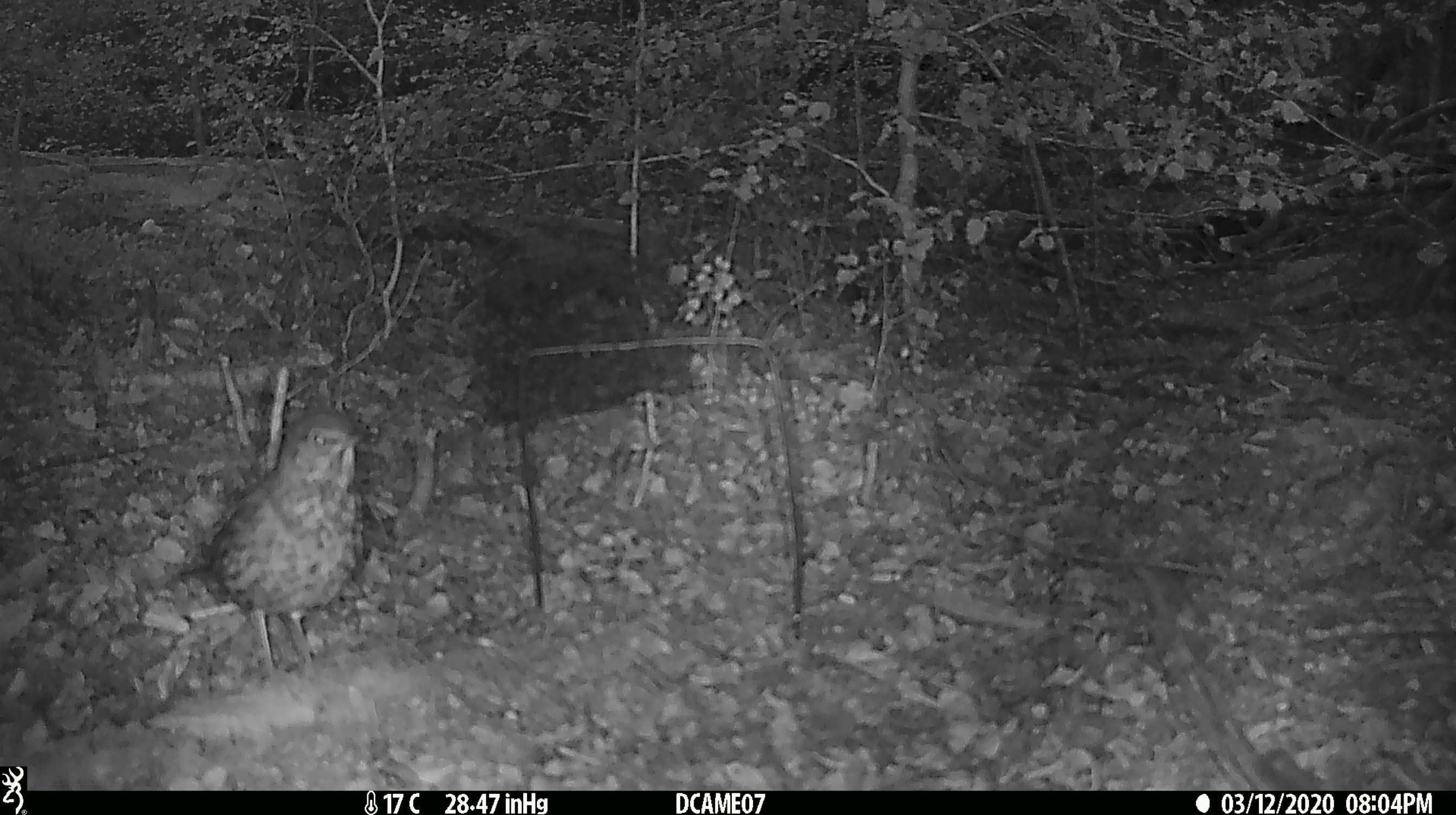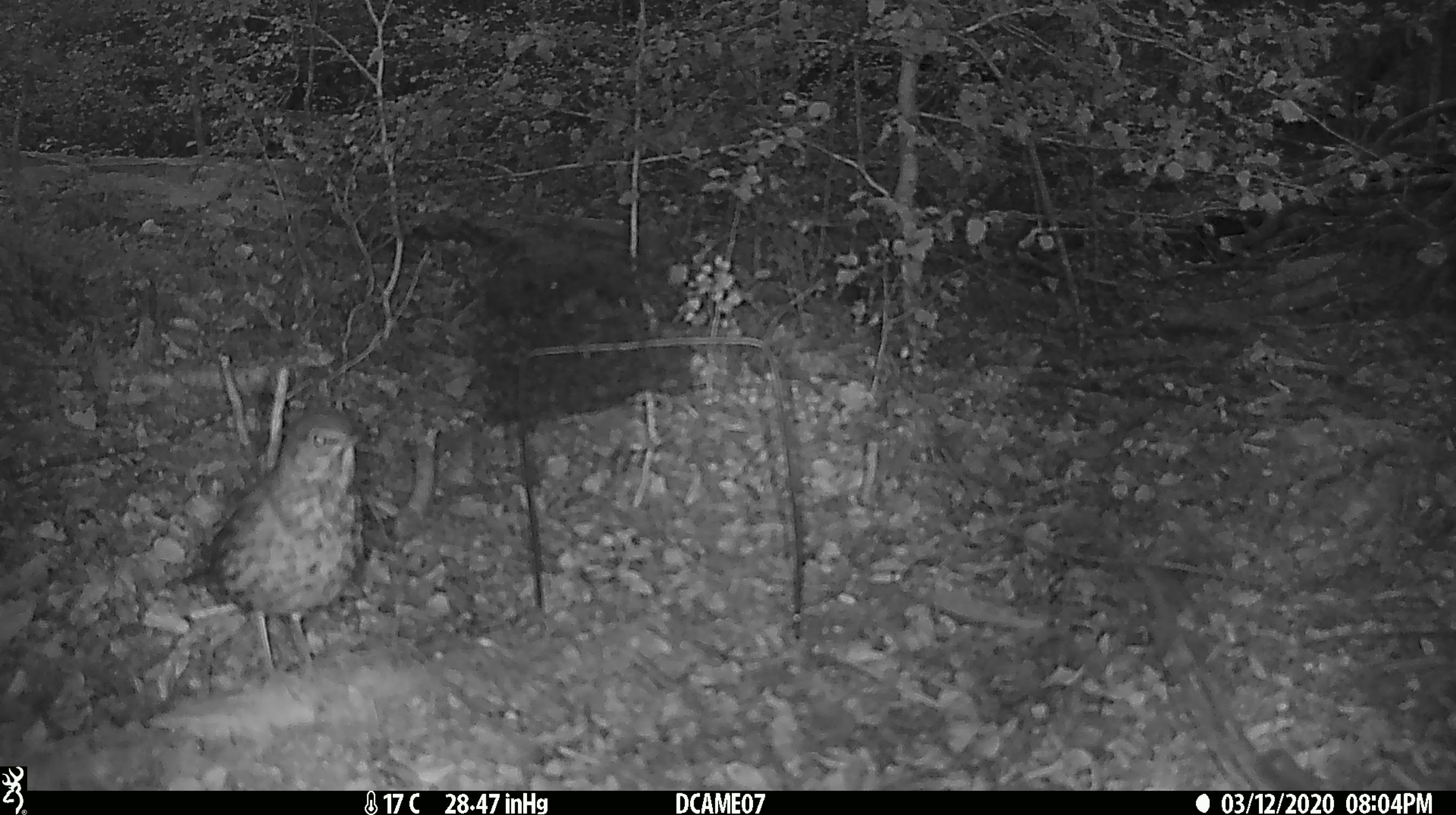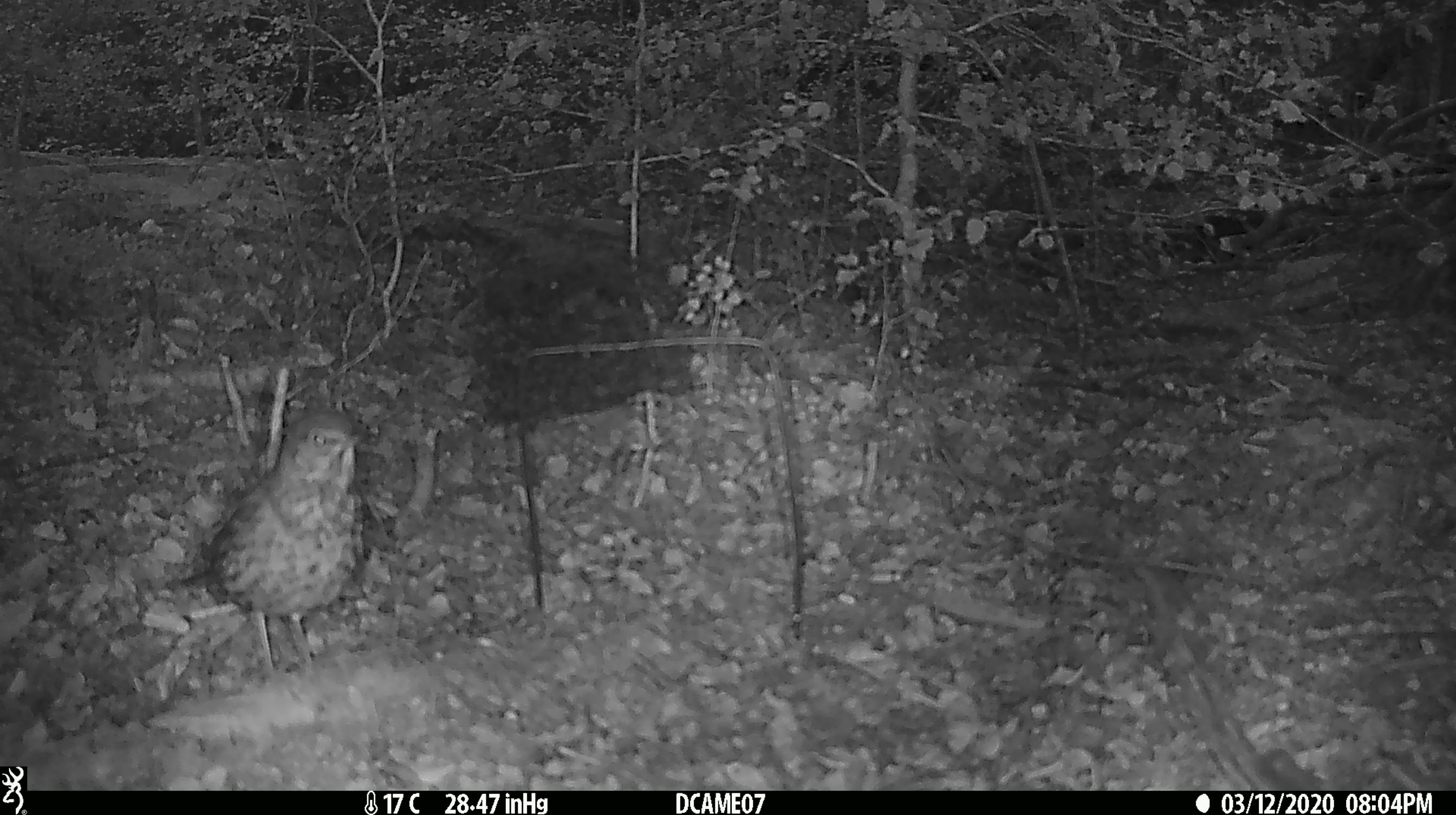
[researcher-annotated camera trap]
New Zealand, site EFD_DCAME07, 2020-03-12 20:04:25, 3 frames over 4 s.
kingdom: Animalia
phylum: Chordata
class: Aves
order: Passeriformes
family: Turdidae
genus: Turdus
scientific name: Turdus philomelos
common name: song thrush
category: thrush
Thrush (song thrush) (Turdus philomelos).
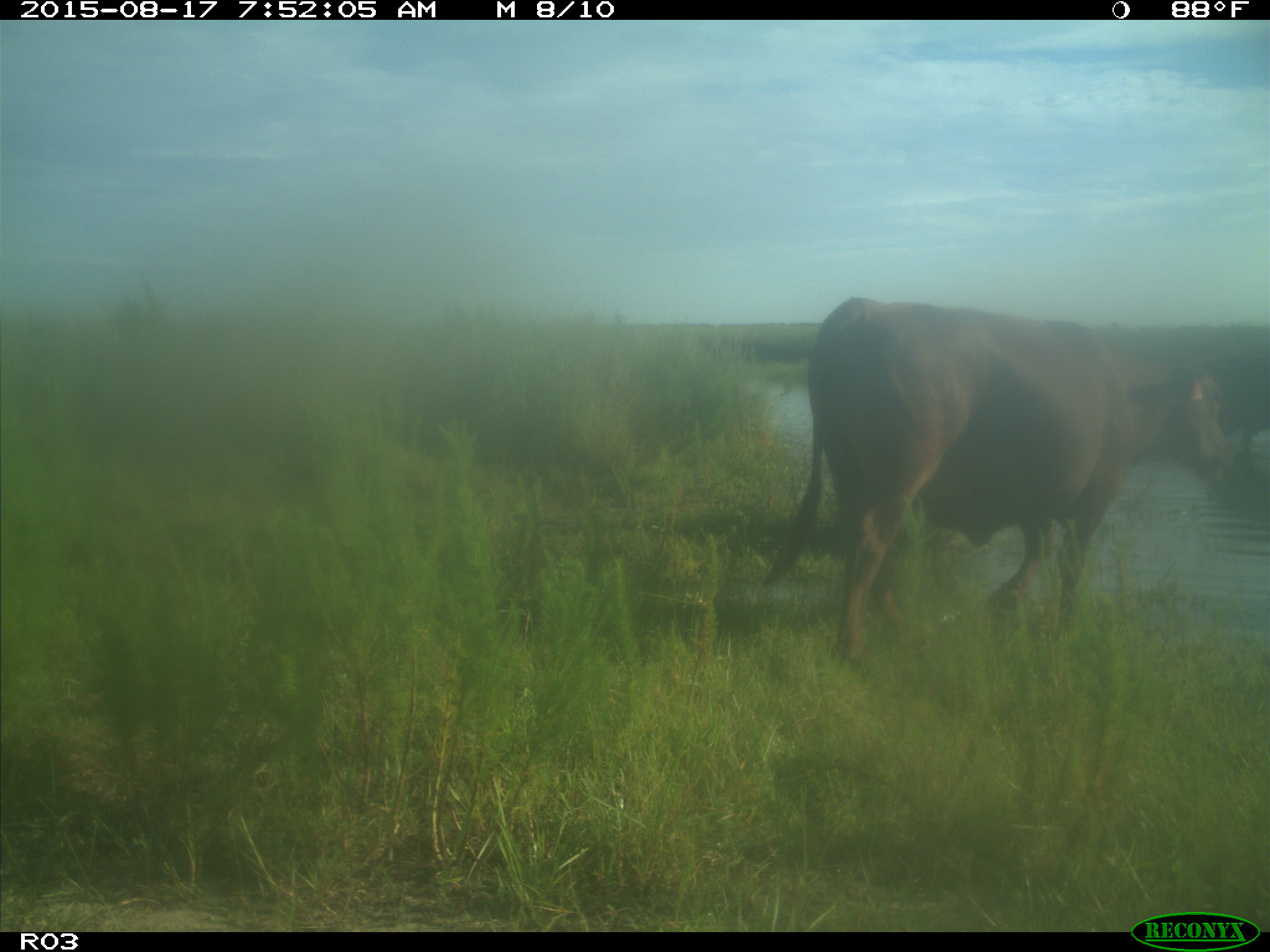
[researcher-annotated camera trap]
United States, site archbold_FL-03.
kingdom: Animalia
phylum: Chordata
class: Mammalia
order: Artiodactyla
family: Bovidae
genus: Bos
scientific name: Bos taurus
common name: domestic cow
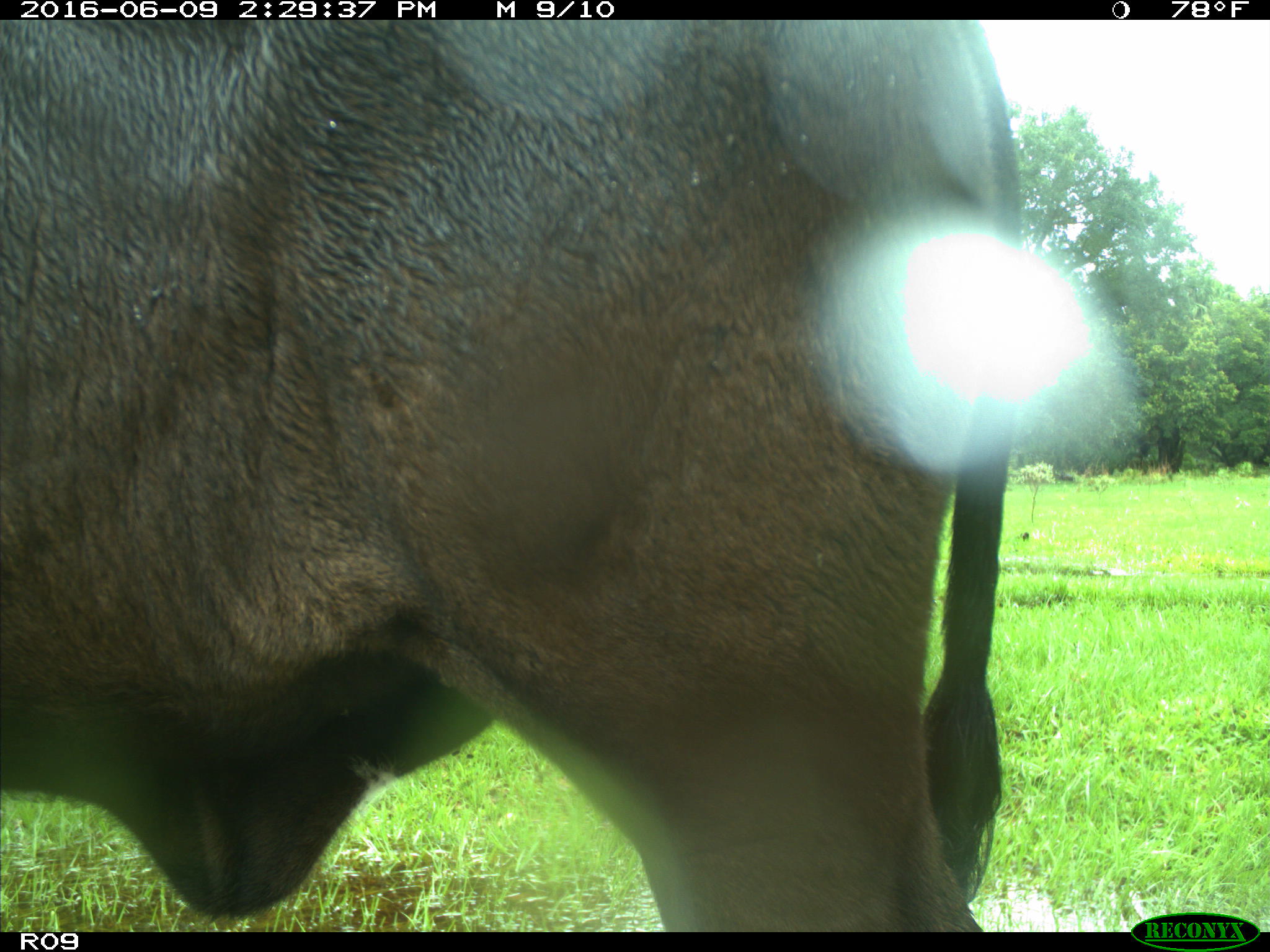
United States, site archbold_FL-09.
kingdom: Animalia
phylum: Chordata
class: Mammalia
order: Artiodactyla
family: Bovidae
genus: Bos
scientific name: Bos taurus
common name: domestic cow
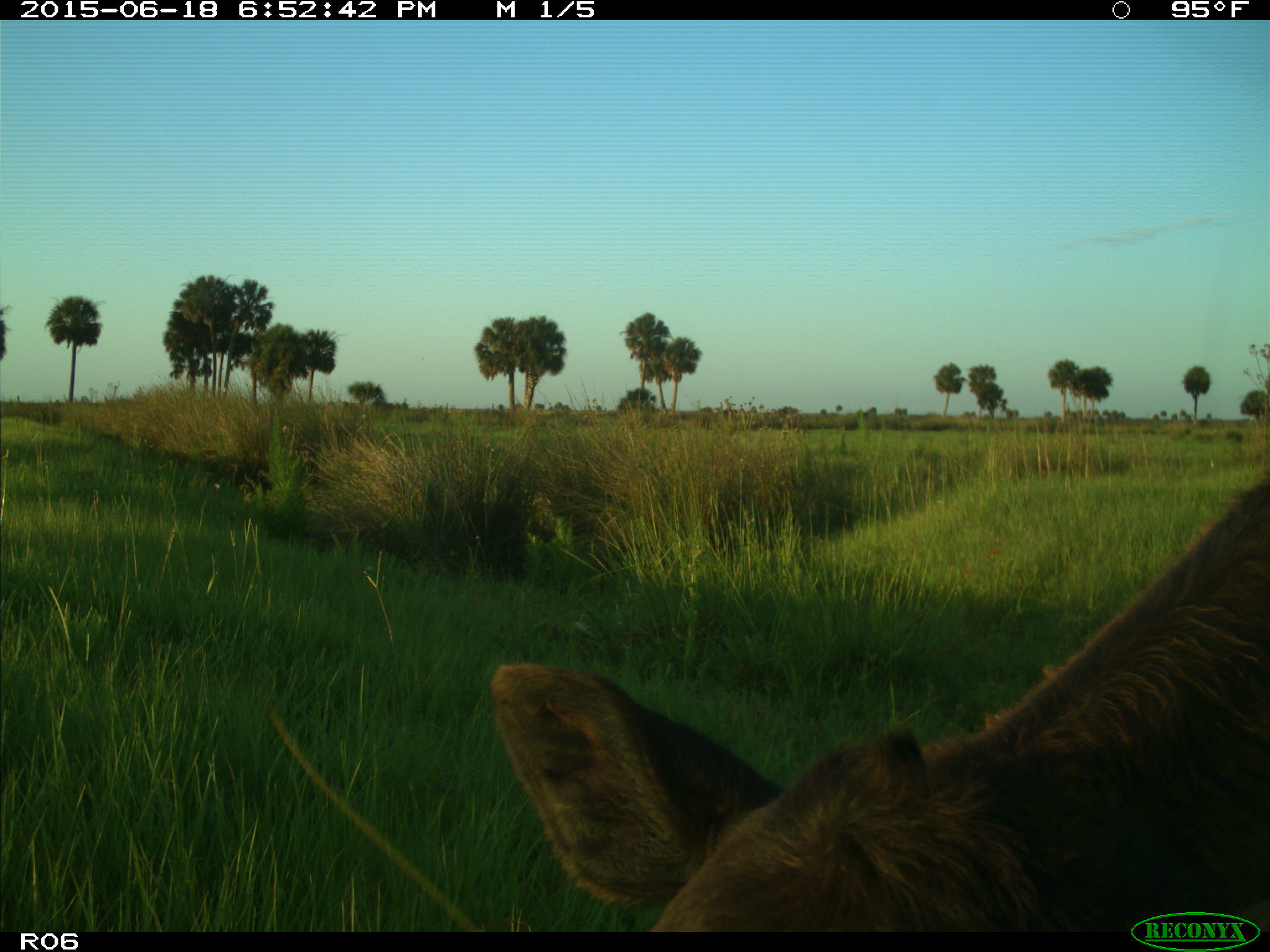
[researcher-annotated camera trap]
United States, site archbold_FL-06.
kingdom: Animalia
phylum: Chordata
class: Mammalia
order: Artiodactyla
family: Bovidae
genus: Bos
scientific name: Bos taurus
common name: domestic cow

#### Instructions for the task:
In the copy, include each entry exactly as written and none of the pictures.

#### Answer section:
[researcher-annotated camera trap]
New Zealand, site EFD_DCAME07, 2020-03-12 20:04:25, 3 frames over 4 s.
kingdom: Animalia
phylum: Chordata
class: Aves
order: Passeriformes
family: Turdidae
genus: Turdus
scientific name: Turdus philomelos
common name: song thrush
category: thrush
Thrush (song thrush) (Turdus philomelos).
[researcher-annotated camera trap]
United States, site archbold_FL-03.
kingdom: Animalia
phylum: Chordata
class: Mammalia
order: Artiodactyla
family: Bovidae
genus: Bos
scientific name: Bos taurus
common name: domestic cow
United States, site archbold_FL-09.
kingdom: Animalia
phylum: Chordata
class: Mammalia
order: Artiodactyla
family: Bovidae
genus: Bos
scientific name: Bos taurus
common name: domestic cow
[researcher-annotated camera trap]
United States, site archbold_FL-06.
kingdom: Animalia
phylum: Chordata
class: Mammalia
order: Artiodactyla
family: Bovidae
genus: Bos
scientific name: Bos taurus
common name: domestic cow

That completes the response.